Roma, 16 giugno 2025 – In un Medio Oriente da sempre instabile, l’avversario che si sente storicamente minacciato di distruzione stavolta ha deciso di imboccare la strada della guerra per ridisegnare la geografia politica dell’area. Vincere o morire. Per Israele l’attacco all’Iran è la partita della vita, il percorso verso un nuovo equilibrio del Medio Oriente, una ‘New age’ con l’ombrello americano nel ruolo di garante. Dunque la strage di figure istituzionali, scienziati del nucleare e vertici dell’esercito e dell’intelligence fa parte di una fase che precede un’evoluzione definitiva sul piano bellico, ma anche politico. Nelle intenzioni di Israele si è giunti all’Armageddon, la battaglia finale, tra le forze del bene e quelle del male. Che farà l’Iran al di là dalle attuali ondate quotidiane di missili che non possono essere eterne? Per ora il regime resiste, si mostra solido. Molti analisti però sono convinti che Benjamin Netanyahu voglia far fuori Khamenei, mentre si parla di una possibile successione con figlio Mojtaba. Può farcela a breve? Possibile, anche se la leadership teocratica per ora si mostra ancora radicata, con l’appoggio della popolazione contaminata dal fanatismo religioso.

Il Paese degli ayatollah, che pure continua promettere vendetta, tremenda vendetta, si trova comunque davanti a un bivio. Deve decidere se insistere sul conflitto, invocando il martirio, oppure rinunciare all’opzione nucleare e alle dinamiche di guida a distanza dei proxy, indeboliti anche se non battuti: i miliziani di Hamas a Gaza, Hezbollah in Libano, gli Houthi in Yemen. Se cambia lo scenario in Iran ovvio che anche i guerriglieri diventano armi spuntate.
Andrea Margelletti, analista e presidente del Centro studi internazionali, ha un’opinione precisa. "Chiamiamo con il proprio nome questa fase: non sono raid, è una guerra. E se Israele vincerà, l’equilibrio del Medio Oriente è destinato a cambiare. Il mondo sciita, aggressivo e destabilizzante, verrà ridimensionato nel nuovo assetto. L’obiettivo del governo israeliano, dopo l’operazione militare, è provocare una rivolta interna che possa cacciare le Guardie della Rivoluzione.
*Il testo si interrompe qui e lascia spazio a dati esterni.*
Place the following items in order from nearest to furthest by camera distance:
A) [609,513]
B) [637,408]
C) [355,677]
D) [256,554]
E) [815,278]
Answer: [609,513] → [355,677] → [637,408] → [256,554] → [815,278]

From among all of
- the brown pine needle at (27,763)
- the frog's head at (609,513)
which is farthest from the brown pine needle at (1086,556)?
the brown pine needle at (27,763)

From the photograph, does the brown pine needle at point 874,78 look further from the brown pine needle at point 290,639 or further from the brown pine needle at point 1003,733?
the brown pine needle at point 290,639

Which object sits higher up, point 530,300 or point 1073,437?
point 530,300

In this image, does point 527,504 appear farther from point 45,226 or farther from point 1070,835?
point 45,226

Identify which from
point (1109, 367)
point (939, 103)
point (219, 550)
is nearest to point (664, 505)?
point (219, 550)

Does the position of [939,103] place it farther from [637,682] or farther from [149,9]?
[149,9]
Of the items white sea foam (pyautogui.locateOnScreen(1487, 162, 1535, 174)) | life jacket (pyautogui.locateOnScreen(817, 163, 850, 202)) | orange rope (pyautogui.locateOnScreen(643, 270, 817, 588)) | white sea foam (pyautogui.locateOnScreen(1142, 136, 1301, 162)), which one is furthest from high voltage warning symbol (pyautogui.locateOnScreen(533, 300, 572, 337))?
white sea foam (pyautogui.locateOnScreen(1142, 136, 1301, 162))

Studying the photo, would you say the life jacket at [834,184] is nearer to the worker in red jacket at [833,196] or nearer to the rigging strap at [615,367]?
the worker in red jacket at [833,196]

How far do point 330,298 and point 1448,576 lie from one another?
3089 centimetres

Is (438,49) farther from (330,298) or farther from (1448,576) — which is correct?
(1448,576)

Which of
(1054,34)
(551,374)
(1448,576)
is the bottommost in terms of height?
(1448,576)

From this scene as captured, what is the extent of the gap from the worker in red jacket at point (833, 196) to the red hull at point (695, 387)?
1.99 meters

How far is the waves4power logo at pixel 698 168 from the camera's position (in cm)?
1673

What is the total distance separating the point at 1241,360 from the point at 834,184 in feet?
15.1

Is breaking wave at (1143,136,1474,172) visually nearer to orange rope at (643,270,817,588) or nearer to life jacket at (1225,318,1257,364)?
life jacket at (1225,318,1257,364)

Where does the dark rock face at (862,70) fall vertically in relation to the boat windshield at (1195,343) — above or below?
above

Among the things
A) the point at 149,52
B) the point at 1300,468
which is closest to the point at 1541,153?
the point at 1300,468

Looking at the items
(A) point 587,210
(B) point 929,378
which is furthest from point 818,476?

E per fare questo conta anche sulla sollevazione della borghesia, opposizione silente ma esistente".
Situazione diversa dalla Siria dove è caduto il regime di Assad e al comando è salita una fazione jiadista che si affanna a ripulire la propria reputazione. L’obiettivo di arrivare anche ad una insurrezione di popolo la si legge nelle recenti parole di Bibi Netanyahu, rivolte agli iraniani dopo la prima ondata di attacchi: "Il regime islamico che vi opprime da 50 anni minaccia di distruggere il vostro Paese". Nella ridda di notizie un ministro israeliano ha poi smentito l’obiettivo del rovesciamento del regime komeinista.
Ieri intanto è spuntata una notizia ufficiosa secondo cui funzionari dell’ufficio di Ali Khamenei – che nel frattempo è stato portato in un bunker sotterraneo nel nord-est di Teheran – starebbero trattando con i russi l’evacuazione, attraverso un “corridoio sicuro”, della Guida suprema e famiglia. Se cade il regime di Khamenei il pericolo sono le lotte intestine e il caos nella regione, eventualità vista come fumo negli occhi dall’Arabia saudita, avversaria degli ayatollah. Idem gli Emirati arabi che non vogliono l’escalation del conflitto per evitare danni economici. L’incertezza spaventa il mondo arabo moderato, il quale vuole smarcarsi da situazioni di conflitto cronico che incidono sullo sviluppo dell’area, come sottolinea anche Daniele Ruvinetti, senior advisor della Fondazione Med Or. Tutto vero, ma la caccia al bersaglio grosso Khamenei è aperta e Tel Aviv, che non lascia nulla al caso, ha già disegnato un piano del dopo – Ayatollah. Che per ora non rivela.